SWITZERLAND – The EU’s drug advisory body has recommended approval of Tecentriq (atezolizumab) as an adjuvant treatment in adult patients with early non-small-cell lung cancer (NSCLC) following complete resection and platinum-based chemotherapy, according to Roche.
In addition, the company received approval for its T-cell engaging CD20xCD3 bispecific mosunetuzumab in follicular lymphoma, with an EU approval potentially coming before a decision in the US.
Concerning the Tecentriq application, the European Union’s Committee for Medicinal Products for Human Use (CHMP) supports the drug for patients who have 50% PD-L1 expression and are considered to be at high risk of relapse.
“After a decade of limited treatment advances, many people in Europe with early NSCLC will soon have a new treatment option to reduce the risk of their disease recurring,” said Levi Garraway, chief medical officer at Roche.
Tecentriq became the first cancer immunotherapy approved for adjuvant NSCLC in the United States last October, when the FDA approved it for early disease, following resection and platinum-based chemotherapy, in patients with PD-L1 expression on 1% of tumor cells.
It has also been approved in China for this indication, and three countries, including Canada and the United Kingdom, have cleared it for adjuvant use in PD-L1-high NSCLC patients.
The CHMP recommendation was based on the Phase III IMpower010 study results. Tecentriq, according to Roche, reduced the risk of disease recurrence or death (DFS) by 57% in patients with Stage II-IIIA.
The DFS was observed in NSCLC whose tumors express high levels of PD-L1 but do not have Epidermal growth factor receptor mutant or Anaplastic lymphoma kinase (ALK)-positive disease when compared to best supportive care.
According to the company, a disease-free survival benefit was observed across most subgroups, including histology and stage of disease.
Overall survival (OS) data for this patient population are immature, according to Roche, and were not formally tested at the DFS interim analysis, despite “a trend toward OS improvement” with Tecentriq, with a hazard ratio of 0.36.
Analyses of more mature OS data are planned later this year. Meanwhile, Roche stated that if mosunetuzumab is approved, it will be the first CD20xCD3 T-cell engaging bispecific antibody available to treat follicular lymphoma.

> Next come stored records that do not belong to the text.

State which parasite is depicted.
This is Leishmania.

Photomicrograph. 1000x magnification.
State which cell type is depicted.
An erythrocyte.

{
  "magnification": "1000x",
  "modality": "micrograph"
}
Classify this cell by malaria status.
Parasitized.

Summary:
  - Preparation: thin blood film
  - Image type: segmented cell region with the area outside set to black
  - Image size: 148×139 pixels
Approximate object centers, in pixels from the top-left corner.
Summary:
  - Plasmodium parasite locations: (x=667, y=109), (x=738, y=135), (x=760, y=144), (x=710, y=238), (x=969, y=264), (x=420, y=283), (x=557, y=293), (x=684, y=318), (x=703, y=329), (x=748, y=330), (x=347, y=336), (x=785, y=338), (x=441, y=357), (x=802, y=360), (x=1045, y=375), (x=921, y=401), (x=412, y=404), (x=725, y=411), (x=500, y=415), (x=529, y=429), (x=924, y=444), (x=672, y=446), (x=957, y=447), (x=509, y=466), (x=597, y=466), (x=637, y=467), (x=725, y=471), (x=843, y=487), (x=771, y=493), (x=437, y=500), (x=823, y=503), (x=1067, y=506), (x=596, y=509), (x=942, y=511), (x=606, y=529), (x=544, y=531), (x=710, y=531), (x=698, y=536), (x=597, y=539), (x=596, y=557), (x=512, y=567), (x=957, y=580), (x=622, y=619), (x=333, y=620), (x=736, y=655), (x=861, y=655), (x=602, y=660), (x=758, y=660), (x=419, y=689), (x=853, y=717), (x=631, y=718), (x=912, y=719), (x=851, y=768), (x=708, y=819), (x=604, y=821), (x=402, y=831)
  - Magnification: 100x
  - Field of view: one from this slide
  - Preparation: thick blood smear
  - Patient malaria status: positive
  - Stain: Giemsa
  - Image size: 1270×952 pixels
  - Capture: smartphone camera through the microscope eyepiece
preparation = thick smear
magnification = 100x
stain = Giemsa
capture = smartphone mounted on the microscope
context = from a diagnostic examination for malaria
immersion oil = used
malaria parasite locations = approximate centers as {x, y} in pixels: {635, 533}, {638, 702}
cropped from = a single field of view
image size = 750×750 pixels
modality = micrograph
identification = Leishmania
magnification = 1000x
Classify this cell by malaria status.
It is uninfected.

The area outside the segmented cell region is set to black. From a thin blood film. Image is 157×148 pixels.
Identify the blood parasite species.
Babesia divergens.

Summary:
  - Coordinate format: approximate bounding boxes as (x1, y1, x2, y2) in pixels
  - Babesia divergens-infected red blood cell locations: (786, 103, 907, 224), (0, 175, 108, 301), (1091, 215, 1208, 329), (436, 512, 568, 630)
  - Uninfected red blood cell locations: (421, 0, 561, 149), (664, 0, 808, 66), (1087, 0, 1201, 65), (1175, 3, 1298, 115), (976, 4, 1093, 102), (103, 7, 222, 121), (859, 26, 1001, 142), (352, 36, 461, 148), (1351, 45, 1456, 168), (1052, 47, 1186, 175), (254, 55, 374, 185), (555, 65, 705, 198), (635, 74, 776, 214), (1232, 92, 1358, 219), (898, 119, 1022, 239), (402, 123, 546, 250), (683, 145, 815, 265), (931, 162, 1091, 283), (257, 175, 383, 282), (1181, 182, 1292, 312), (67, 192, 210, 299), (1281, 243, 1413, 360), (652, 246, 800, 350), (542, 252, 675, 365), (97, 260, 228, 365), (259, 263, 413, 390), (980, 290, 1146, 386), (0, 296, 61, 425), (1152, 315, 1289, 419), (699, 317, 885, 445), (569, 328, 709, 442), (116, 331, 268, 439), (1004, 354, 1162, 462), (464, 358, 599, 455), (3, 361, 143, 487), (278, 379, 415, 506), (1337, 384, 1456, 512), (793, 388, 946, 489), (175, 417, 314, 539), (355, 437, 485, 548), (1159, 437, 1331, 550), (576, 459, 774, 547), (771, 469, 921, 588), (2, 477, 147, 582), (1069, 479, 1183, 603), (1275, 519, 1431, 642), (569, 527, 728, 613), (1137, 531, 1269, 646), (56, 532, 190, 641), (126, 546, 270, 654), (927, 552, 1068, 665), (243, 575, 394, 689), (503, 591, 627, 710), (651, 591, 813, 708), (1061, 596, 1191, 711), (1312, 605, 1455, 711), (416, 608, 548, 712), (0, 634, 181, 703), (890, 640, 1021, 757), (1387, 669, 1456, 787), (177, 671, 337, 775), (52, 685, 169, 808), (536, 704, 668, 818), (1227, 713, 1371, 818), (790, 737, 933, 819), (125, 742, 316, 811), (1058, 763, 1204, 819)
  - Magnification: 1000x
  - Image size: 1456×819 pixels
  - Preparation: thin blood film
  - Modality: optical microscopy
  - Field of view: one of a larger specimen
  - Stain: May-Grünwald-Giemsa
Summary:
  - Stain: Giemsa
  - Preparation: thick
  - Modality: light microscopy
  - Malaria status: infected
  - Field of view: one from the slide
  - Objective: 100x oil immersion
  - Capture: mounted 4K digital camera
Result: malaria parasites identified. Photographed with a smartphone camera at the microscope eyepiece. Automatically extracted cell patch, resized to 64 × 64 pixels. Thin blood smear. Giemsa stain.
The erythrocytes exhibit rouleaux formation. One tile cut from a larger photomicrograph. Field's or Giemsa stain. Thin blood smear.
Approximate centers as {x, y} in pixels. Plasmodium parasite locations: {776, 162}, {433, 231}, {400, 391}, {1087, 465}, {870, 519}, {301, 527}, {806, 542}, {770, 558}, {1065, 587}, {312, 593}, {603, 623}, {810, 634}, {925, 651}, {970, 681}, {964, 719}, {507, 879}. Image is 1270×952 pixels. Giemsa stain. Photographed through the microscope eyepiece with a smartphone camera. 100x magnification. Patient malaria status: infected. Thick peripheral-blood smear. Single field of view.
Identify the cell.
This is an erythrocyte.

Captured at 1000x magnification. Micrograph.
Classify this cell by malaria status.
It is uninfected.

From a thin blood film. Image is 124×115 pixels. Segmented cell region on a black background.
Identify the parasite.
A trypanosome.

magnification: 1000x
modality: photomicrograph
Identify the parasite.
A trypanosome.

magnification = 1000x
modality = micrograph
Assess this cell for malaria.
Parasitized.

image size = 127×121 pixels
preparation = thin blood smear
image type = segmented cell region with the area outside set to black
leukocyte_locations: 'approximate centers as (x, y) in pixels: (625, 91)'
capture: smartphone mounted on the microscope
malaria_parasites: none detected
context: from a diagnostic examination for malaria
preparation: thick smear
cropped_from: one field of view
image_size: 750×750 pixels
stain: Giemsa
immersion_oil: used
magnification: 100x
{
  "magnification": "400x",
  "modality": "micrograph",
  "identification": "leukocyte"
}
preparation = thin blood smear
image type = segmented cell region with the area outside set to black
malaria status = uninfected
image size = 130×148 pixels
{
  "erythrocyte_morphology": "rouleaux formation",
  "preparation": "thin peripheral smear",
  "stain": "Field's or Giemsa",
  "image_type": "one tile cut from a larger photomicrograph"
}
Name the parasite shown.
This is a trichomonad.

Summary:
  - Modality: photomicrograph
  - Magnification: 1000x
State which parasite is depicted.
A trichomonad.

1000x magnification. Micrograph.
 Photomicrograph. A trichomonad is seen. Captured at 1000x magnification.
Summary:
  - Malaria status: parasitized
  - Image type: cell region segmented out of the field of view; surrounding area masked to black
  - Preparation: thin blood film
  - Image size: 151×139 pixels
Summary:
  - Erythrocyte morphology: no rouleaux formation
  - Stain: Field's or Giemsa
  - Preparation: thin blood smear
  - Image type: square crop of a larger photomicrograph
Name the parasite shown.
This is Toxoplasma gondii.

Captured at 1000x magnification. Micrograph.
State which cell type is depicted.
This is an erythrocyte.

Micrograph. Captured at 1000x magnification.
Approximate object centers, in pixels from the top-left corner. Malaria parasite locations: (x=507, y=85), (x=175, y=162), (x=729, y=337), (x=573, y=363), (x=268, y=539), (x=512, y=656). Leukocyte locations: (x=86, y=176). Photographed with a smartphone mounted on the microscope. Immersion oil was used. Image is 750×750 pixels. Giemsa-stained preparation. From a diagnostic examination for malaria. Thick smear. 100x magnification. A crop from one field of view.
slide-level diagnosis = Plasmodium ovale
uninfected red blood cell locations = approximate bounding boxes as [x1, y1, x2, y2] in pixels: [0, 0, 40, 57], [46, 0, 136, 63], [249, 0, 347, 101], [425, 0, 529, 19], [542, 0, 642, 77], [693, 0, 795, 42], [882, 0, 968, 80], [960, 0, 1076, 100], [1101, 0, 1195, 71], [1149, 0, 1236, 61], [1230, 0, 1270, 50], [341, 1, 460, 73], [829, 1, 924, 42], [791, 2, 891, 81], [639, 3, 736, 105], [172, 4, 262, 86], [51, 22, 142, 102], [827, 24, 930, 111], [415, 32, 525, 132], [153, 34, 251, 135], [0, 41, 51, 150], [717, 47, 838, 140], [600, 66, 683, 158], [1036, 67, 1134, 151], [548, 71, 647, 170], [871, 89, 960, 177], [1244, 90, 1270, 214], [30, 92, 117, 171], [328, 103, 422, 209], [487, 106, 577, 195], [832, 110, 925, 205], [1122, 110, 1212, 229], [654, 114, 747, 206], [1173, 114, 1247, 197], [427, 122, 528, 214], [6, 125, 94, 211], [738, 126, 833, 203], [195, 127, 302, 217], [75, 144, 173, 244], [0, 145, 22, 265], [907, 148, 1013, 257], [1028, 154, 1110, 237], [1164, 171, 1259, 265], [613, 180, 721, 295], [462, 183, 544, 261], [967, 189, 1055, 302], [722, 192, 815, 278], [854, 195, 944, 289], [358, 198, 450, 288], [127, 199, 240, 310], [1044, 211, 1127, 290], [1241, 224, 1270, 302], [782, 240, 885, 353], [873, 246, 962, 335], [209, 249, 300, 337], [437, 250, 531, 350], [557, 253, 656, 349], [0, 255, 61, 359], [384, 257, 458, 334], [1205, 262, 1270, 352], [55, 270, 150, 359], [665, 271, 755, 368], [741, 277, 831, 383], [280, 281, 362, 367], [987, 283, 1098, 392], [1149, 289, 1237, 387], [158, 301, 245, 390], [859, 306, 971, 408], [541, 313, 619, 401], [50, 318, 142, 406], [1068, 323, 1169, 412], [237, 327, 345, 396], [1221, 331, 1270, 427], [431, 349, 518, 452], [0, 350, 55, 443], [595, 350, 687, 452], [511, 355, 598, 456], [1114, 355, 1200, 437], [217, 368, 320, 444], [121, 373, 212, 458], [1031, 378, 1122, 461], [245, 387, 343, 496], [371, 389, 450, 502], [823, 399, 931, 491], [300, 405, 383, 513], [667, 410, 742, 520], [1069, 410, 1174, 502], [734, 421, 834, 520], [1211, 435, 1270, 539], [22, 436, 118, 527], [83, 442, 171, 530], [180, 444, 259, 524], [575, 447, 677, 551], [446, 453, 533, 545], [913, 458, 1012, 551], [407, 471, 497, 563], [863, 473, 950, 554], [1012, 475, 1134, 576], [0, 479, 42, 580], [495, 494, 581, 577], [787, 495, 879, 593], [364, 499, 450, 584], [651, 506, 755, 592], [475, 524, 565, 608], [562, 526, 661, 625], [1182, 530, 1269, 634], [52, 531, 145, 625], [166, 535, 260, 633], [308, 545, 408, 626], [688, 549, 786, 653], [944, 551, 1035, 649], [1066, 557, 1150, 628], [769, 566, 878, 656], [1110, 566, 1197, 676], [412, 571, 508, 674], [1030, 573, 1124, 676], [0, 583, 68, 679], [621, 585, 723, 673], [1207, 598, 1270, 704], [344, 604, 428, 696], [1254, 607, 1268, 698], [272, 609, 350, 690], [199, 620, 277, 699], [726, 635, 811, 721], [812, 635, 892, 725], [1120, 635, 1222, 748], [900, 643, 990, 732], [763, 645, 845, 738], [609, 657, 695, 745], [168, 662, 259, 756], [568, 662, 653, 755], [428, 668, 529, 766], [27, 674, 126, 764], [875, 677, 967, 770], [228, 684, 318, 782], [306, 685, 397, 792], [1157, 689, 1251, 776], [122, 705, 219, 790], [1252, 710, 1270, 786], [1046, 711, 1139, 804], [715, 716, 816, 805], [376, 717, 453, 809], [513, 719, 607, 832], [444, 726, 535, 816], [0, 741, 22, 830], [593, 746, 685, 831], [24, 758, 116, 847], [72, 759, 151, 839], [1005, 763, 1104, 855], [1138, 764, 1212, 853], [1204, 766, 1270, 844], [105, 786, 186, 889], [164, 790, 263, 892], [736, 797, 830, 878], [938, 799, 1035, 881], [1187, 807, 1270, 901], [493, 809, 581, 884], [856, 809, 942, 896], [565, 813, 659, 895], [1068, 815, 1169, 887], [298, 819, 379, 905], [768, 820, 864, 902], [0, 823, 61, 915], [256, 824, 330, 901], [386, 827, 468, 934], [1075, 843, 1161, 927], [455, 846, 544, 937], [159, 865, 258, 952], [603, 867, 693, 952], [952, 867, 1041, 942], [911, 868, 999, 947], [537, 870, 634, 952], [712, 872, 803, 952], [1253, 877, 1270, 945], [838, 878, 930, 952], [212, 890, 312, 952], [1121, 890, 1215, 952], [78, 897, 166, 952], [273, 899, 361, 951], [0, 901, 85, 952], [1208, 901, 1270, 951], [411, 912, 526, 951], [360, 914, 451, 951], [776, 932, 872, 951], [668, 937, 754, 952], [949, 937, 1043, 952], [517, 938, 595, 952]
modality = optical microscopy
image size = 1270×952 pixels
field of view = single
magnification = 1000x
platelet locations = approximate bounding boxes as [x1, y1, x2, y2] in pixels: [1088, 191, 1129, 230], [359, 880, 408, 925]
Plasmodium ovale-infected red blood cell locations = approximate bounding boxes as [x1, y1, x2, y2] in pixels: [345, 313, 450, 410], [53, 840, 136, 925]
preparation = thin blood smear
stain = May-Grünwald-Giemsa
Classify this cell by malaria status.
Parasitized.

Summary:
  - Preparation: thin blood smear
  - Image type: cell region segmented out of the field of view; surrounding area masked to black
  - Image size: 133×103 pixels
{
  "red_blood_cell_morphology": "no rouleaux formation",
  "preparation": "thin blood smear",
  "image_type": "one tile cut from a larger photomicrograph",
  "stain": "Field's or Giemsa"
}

The positive CHMP opinion is based on findings from the Phase I/II GO29781 study, in which mosunetuzumab was found to induce durable responses in heavily pretreated patients who had received at least two prior therapies, with a 60% complete response rate and a median progression-free survival of 17.9 months.
In February, Biogen exercised an option to participate in the development of mosunetuzumab as part of a long-standing collaboration with Roche’s Genentech unit on antibodies targeting CD20.
At the time, Biogen indicated that Genentech planned to complete a filing to the FDA for mosunetuzumab in relapsed/refractory follicular lymphoma “in the near future.”